■ **TO DO**: Return the data below verbatim, starting at the line that contains "What is the span" and continuing up to and including the last line of the data.
>>
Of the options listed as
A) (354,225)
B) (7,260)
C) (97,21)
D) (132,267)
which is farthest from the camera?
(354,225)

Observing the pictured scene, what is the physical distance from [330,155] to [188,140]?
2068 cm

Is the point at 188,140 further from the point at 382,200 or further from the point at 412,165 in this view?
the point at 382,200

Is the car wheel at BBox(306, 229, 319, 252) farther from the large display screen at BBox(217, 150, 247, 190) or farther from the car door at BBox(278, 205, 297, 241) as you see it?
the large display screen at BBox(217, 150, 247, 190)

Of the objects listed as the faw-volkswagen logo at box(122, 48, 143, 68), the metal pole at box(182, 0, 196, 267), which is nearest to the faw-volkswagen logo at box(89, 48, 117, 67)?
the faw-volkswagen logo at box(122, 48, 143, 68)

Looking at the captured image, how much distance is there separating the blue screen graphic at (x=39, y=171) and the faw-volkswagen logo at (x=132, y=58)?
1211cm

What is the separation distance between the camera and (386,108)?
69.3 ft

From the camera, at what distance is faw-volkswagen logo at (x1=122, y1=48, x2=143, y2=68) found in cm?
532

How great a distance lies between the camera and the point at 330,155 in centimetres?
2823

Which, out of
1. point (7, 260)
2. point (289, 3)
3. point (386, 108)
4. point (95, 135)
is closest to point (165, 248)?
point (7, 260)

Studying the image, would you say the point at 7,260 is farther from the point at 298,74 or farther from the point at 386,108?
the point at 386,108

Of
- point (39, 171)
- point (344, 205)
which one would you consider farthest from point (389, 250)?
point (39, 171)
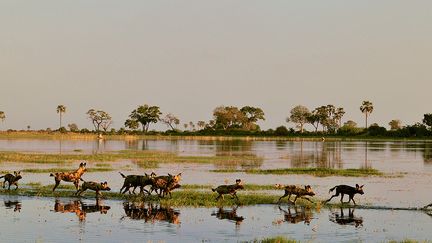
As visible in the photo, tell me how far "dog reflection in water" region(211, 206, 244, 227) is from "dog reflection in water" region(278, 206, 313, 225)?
77.2 inches

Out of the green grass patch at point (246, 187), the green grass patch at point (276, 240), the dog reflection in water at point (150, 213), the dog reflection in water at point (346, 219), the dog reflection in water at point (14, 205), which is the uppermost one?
the green grass patch at point (246, 187)

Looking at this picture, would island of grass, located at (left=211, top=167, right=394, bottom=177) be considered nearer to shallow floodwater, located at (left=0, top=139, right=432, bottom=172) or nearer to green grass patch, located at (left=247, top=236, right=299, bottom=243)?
shallow floodwater, located at (left=0, top=139, right=432, bottom=172)

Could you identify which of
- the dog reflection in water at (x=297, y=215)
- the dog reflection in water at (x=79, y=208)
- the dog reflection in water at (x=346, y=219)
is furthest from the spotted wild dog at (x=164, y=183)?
the dog reflection in water at (x=346, y=219)

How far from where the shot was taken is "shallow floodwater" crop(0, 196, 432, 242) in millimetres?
21469

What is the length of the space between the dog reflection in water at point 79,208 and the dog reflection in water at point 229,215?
194 inches

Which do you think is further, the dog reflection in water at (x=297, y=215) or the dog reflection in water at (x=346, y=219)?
the dog reflection in water at (x=297, y=215)

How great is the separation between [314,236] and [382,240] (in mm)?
2342

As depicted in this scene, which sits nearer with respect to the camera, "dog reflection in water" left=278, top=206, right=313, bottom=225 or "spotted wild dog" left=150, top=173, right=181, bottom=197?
"dog reflection in water" left=278, top=206, right=313, bottom=225

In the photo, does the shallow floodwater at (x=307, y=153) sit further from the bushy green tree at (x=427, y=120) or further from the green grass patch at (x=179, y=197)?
the bushy green tree at (x=427, y=120)

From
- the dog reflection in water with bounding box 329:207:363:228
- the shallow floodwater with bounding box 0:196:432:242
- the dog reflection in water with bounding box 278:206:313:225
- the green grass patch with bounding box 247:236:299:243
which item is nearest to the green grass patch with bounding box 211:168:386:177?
the dog reflection in water with bounding box 278:206:313:225

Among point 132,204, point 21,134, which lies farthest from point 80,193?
point 21,134

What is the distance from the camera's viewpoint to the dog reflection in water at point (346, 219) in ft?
81.8

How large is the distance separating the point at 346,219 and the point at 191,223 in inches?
264

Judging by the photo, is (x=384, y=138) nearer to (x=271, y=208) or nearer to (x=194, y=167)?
(x=194, y=167)
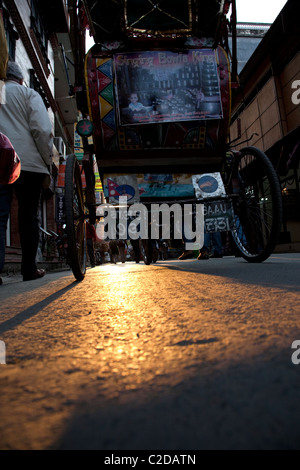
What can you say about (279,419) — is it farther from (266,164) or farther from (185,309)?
(266,164)

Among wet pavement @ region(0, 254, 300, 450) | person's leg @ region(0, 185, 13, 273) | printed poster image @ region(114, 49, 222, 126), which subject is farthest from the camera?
printed poster image @ region(114, 49, 222, 126)

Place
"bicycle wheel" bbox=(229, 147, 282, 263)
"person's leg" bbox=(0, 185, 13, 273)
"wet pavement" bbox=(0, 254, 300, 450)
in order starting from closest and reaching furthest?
"wet pavement" bbox=(0, 254, 300, 450)
"bicycle wheel" bbox=(229, 147, 282, 263)
"person's leg" bbox=(0, 185, 13, 273)

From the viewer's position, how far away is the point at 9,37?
7.76 meters

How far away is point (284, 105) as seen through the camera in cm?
901

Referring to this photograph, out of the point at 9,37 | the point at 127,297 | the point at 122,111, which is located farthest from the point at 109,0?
the point at 9,37

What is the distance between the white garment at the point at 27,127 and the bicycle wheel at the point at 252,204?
1.67 m

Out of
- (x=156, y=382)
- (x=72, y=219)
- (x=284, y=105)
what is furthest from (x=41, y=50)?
(x=156, y=382)

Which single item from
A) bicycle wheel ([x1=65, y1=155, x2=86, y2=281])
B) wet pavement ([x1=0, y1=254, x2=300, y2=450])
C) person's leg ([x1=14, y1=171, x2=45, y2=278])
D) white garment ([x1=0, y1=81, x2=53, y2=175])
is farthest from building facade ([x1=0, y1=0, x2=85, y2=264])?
wet pavement ([x1=0, y1=254, x2=300, y2=450])

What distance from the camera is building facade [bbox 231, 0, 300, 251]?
27.0 feet

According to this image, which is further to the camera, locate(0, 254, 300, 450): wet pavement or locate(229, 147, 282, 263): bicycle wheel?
locate(229, 147, 282, 263): bicycle wheel

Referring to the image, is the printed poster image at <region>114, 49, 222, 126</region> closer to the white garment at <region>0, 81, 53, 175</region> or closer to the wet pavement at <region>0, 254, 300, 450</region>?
the white garment at <region>0, 81, 53, 175</region>

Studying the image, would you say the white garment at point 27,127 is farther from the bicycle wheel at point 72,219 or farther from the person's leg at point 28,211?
the bicycle wheel at point 72,219

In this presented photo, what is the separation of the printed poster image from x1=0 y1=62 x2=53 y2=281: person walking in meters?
0.72

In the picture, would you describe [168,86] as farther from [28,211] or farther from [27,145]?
[28,211]
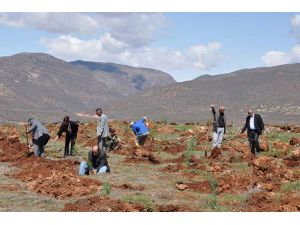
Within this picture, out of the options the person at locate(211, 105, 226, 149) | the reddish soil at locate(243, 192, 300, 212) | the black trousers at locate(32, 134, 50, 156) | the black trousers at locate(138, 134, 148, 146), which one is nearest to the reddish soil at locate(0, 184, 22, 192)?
the black trousers at locate(32, 134, 50, 156)

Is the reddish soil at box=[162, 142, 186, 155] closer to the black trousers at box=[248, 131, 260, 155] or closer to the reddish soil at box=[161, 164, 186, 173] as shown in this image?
the black trousers at box=[248, 131, 260, 155]

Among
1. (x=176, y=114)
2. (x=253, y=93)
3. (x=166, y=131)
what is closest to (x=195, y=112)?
(x=176, y=114)

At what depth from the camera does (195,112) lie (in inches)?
4887

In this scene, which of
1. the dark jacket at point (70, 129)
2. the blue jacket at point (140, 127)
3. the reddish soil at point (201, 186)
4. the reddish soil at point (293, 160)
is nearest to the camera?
the reddish soil at point (201, 186)

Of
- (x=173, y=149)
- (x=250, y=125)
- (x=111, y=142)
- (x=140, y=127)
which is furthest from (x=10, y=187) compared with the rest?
(x=173, y=149)

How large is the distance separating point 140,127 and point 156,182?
702 centimetres

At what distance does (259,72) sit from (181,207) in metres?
176

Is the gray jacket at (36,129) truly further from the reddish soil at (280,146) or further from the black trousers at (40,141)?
the reddish soil at (280,146)

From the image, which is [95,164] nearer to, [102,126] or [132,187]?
[102,126]

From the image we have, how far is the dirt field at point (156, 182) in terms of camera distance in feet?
37.5

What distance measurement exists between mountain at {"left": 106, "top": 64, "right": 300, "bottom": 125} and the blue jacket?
8768 cm

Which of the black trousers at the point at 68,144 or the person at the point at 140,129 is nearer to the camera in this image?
the black trousers at the point at 68,144

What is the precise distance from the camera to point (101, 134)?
672 inches

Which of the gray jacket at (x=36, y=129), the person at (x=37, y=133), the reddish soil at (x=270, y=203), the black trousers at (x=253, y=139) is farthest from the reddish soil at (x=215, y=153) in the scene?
the reddish soil at (x=270, y=203)
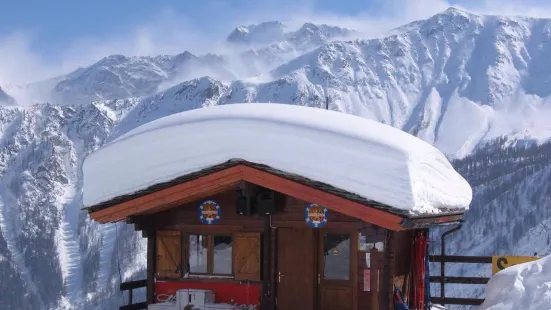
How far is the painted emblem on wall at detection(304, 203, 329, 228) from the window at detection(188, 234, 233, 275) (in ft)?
6.10

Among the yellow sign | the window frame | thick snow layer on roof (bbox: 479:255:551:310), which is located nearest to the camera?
thick snow layer on roof (bbox: 479:255:551:310)

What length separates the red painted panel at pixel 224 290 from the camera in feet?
47.4

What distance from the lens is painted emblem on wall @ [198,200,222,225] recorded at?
1458cm

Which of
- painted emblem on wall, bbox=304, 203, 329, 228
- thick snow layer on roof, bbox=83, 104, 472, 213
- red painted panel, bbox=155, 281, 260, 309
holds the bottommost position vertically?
red painted panel, bbox=155, 281, 260, 309

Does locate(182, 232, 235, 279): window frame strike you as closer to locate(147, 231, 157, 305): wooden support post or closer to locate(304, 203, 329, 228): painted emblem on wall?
locate(147, 231, 157, 305): wooden support post

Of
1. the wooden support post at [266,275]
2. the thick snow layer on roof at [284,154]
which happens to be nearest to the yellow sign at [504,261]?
the thick snow layer on roof at [284,154]

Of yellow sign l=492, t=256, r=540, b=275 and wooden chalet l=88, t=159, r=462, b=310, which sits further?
yellow sign l=492, t=256, r=540, b=275

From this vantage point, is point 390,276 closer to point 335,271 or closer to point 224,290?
point 335,271

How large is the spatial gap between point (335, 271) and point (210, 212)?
8.81ft

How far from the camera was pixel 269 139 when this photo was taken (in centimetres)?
→ 1284

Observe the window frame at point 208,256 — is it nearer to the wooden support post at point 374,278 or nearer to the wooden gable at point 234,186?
the wooden gable at point 234,186

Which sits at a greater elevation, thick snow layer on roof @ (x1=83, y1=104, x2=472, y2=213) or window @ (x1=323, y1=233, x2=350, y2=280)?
thick snow layer on roof @ (x1=83, y1=104, x2=472, y2=213)

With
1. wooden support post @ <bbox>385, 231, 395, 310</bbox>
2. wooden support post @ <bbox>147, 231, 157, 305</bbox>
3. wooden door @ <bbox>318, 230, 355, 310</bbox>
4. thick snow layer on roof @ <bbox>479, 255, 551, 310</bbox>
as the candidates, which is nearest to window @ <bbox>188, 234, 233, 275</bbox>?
wooden support post @ <bbox>147, 231, 157, 305</bbox>

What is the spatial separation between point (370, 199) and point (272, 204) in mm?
2310
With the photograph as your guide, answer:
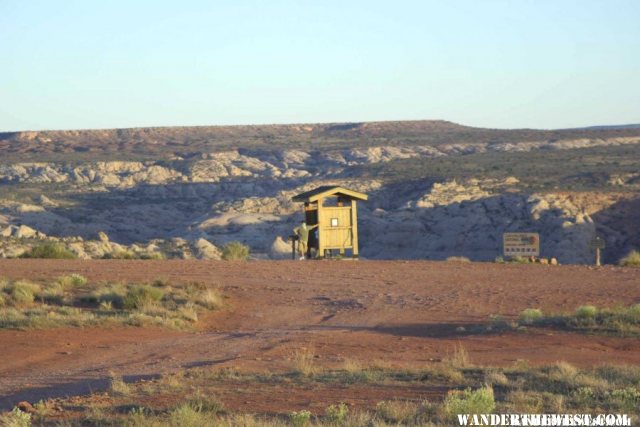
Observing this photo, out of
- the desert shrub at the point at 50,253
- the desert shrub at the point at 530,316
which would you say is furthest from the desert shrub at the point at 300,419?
the desert shrub at the point at 50,253

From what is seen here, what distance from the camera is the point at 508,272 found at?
28453 mm

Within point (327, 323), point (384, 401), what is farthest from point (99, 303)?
point (384, 401)

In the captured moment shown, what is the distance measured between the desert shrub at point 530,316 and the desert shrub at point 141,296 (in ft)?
26.9

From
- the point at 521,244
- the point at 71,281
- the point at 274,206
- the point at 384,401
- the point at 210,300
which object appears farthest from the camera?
the point at 274,206

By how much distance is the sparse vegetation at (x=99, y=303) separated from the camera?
20797 mm

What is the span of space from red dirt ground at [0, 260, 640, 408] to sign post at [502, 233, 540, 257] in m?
4.18

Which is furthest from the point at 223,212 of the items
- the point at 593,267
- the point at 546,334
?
the point at 546,334

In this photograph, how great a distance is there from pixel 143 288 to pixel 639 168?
5650cm

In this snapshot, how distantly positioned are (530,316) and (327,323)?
4.04 metres

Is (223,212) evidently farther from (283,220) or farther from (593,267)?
(593,267)

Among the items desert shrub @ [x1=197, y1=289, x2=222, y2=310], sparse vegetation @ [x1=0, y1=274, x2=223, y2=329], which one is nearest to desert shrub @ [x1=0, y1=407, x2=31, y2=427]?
sparse vegetation @ [x1=0, y1=274, x2=223, y2=329]

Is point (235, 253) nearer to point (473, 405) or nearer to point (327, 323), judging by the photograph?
<<
■ **WRITTEN RESPONSE**:
What is the span of space from red dirt ground at [0, 260, 640, 408] to sign post at [502, 233, 540, 257] in m?
4.18

Which is furthest from the point at 223,212 of the items
- the point at 593,267
- the point at 546,334
?
the point at 546,334

In this photograph, how great a distance is there from pixel 143 288 to pixel 639 168?
5650cm

In this snapshot, how distantly positioned are (530,316) and (327,323)?
4.04 metres

Is (223,212) evidently farther from (283,220) or farther from (593,267)?
(593,267)

Among the items desert shrub @ [x1=197, y1=289, x2=222, y2=310], sparse vegetation @ [x1=0, y1=274, x2=223, y2=329], which one is nearest to desert shrub @ [x1=0, y1=407, x2=31, y2=427]?
sparse vegetation @ [x1=0, y1=274, x2=223, y2=329]

Is point (235, 253) nearer to point (473, 405) or nearer to point (327, 323), judging by the photograph?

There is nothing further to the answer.